A falta de verbas que dificulta o trabalho no Rias nunca deixou nenhum animal “à porta”, mas influencia em algumas decisões que são tomadas. «Nunca recusámos nenhum animal, mas temos que ser materialistas em algumas situações. Se calhar não vamos gastar dinheiro a fazer uma cirurgia a um animal de uma espécie mais comum como uma gaivota-de-patas-amarelas [Larus michahellis], que não está ameaçada… Se calhar, poupamos esse dinheiro para fazer a mesma cirurgia a um abutre-preto [Aegypius monachus], bastante ameaçado».
Campanha de apadrinhamento para empresas está em marcha
O Rias lançou, no final de fevereiro, a 2ª edição da Campanha de Apadrinhamento do Rias para empresas, que permite a uma companhia apadrinhar um animal ou uma espécie.
O Centro está a desenvolver contactos, mas, para já, apenas a Niobo, em Olhão, aderiu à iniciativa, apadrinhando as cegonhas brancas (Ciconia ciconia). «A Niobo apoiou na primeira campanha e, no caso de apadrinhar toda uma espécie, como é o caso, é válido por dois anos», explica Fábia Azevedo.
Nesta campanha, o apadrinhamento de uma espécie tem um custo de 500 euros e de um animal apenas 250 euros. «Este ano, esperamos ter mais empresas a apoiar, desenvolvemos também outro tipo de abordagem com envio de e-mails e reuniões presenciais. Os valores que pedimos não são extravagantes, para uma empresa grande. Uma empresa dar-nos 500 euros não é muito», considerou.
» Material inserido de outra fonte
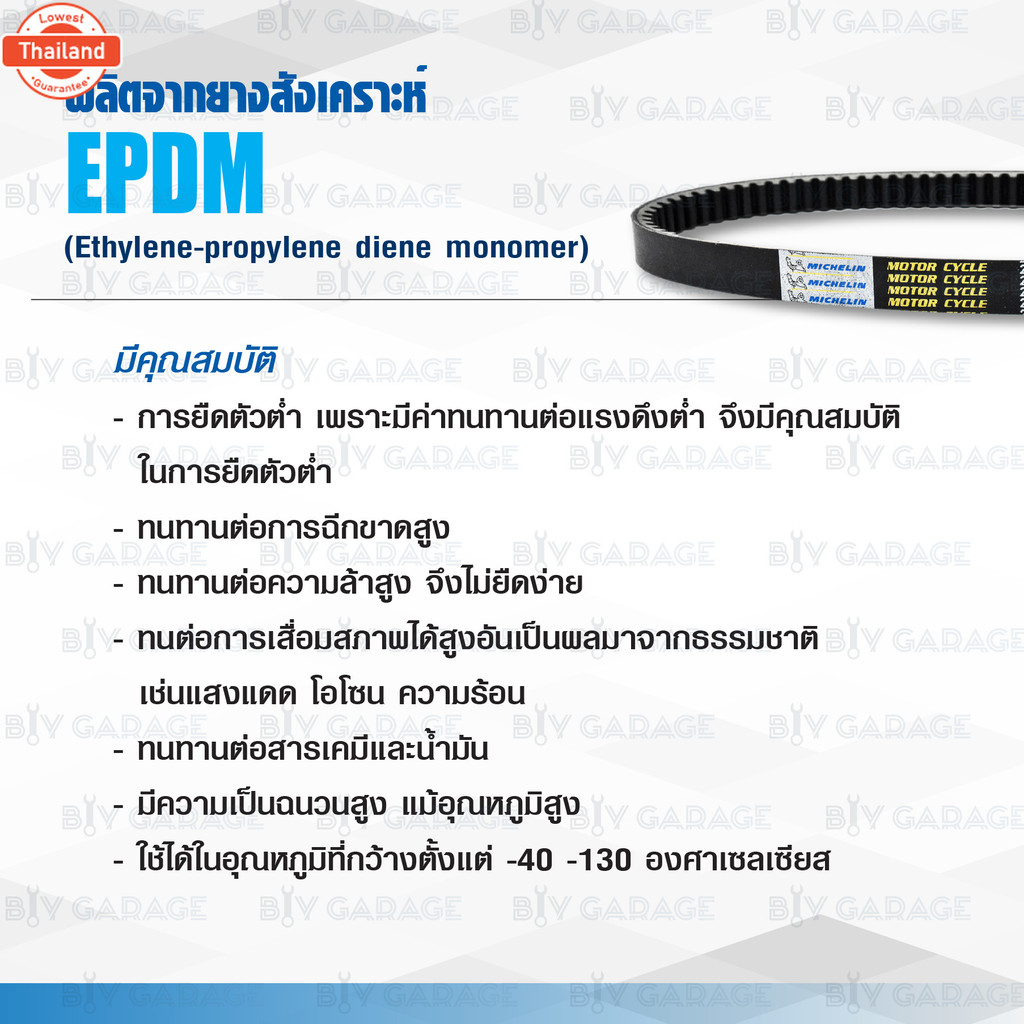 Lowest
Thailand
Guarantee

ผลิตจากยางสังเคราะห์
EPDM
(Ethylene-propylene diene monomer)

MICHELIN
MICHELIN
MICHELIN
MOTOR CYCLE
MOTOR CYCLE
MOTOR CYCLE
MOTOR CYCLE

มีคุณสมบัติ
- การยืดตัวต่ำ เพราะมีค่าทนทานต่อแรงดึงต่ำ จึงมีคุณสมบัติในการยืดตัวต่ำ
- ทนทานต่อการฉีกขาดสูง
- ทนทานต่อความล้าสูง จึงไม่ยืดง่าย
- ทนต่อการเสื่อมสภาพได้สูงอันเป็นผลมาจากธรรมชาติ เช่นแสงแดด โอโซน ความร้อน
- ทนทานต่อสารเคมีและน้ำมัน
- มีความเป็นฉนวนสูง แม้อุณหภูมิสูง
- ใช้ได้ในอุณหภูมิที่กว้างตั้งแต่ -40 -130 องศาเซลเซียส

BIY GARAGE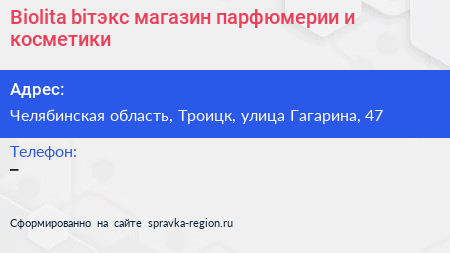 Biolita bітэкс магазин парфюмерии и косметики

Адрес:

Челябинская область, Троицк, улица Гагарина, 47

Телефон:

–

Сформированно на сайте spravka-region.ru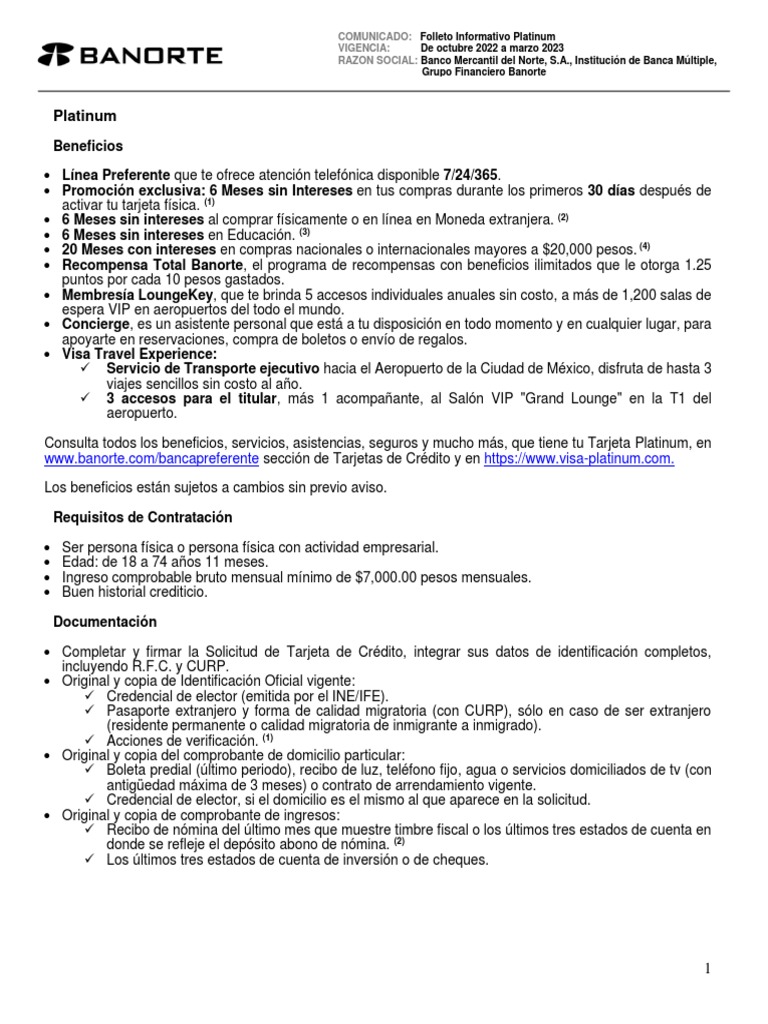 BANORTE

COMUNICADO: Folleto Informativo Platinum
VIGENCIA: De octubre 2022 a marzo 2023
RAZON SOCIAL: Banco Mercantil del Norte, S.A., Institución de Banca Múltiple, Grupo Financiero Banorte

Platinum

Beneficios

• Línea Preferente que te ofrece atención telefónica disponible 7/24/365.
• Promoción exclusiva: 6 Meses sin Intereses en tus compras durante los primeros 30 días después de activar tu tarjeta física. $^{(1)}$
• 6 Meses sin intereses al comprar físicamente o en línea en Moneda extranjera. $^{(2)}$
• 6 Meses sin intereses en Educación. $^{(3)}$
• 20 Meses con intereses en compras nacionales o internacionales mayores a $20,000 pesos. $^{(4)}$
• Recompensa Total Banorte, el programa de recompensas con beneficios ilimitados que le otorga 1.25 puntos por cada 10 pesos gastados.
• Membresía LoungeKey, que te brinda 5 accesos individuales anuales sin costo, a más de 1,200 salas de espera VIP en aeropuertos del todo el mundo.
• Concierge, es un asistente personal que está a tu disposición en todo momento y en cualquier lugar, para apoyarte en reservaciones, compra de boletos o envío de regalos.
• Visa Travel Experience:
✓ Servicio de Transporte ejecutivo hacia el Aeropuerto de la Ciudad de México, disfruta de hasta 3 viajes sencillos sin costo al año.
✓ 3 accesos para el titular, más 1 acompañante, al Salón VIP "Grand Lounge" en la T1 del aeropuerto.

Consulta todos los beneficios, servicios, asistencias, seguros y mucho más, que tiene tu Tarjeta Platinum, en www.banorte.com/bancapreferente sección de Tarjetas de Crédito y en https://www.visa-platinum.com.

Los beneficios están sujetos a cambios sin previo aviso.

Requisitos de Contratación

• Ser persona física o persona física con actividad empresarial.
• Edad: de 18 a 74 años 11 meses.
• Ingreso comprobable bruto mensual mínimo de $7,000.00 pesos mensuales.
• Buen historial crediticio.

Documentación

• Completar y firmar la Solicitud de Tarjeta de Crédito, integrar sus datos de identificación completos, incluyendo R.F.C. y CURP.
• Original y copia de Identificación Oficial vigente:
✓ Credencial de elector (emitida por el INE/IFE).
✓ Pasaporte extranjero y forma de calidad migratoria (con CURP), sólo en caso de ser extranjero (residente permanente o calidad migratoria de inmigrante a inmigrado).
✓ Acciones de verificación. $^{(1)}$
• Original y copia del comprobante de domicilio particular:
✓ Boleta predial (último periodo), recibo de luz, teléfono fijo, agua o servicios domiciliados de tv (con antigüedad máxima de 3 meses) o contrato de arrendamiento vigente.
✓ Credencial de elector, si el domicilio es el mismo al que aparece en la solicitud.
• Original y copia de comprobante de ingresos:
✓ Recibo de nómina del último mes que muestre timbre fiscal o los últimos tres estados de cuenta en donde se refleje el depósito abono de nómina. $^{(2)}$
✓ Los últimos tres estados de cuenta de inversión o de cheques.

1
No entanto, o Rias tem também campanhas de apadrinhamento para pessoas individuais e para escolas. «Temos um total de cerca de 30 padrinhos por ano e, no ano passado, lançámos uma campanha para escolas, em que uma turma apadrinha o animal, vem fazer atividades didáticas connosco e, depois, vem libertar o afilhado», conclui a coordenadora.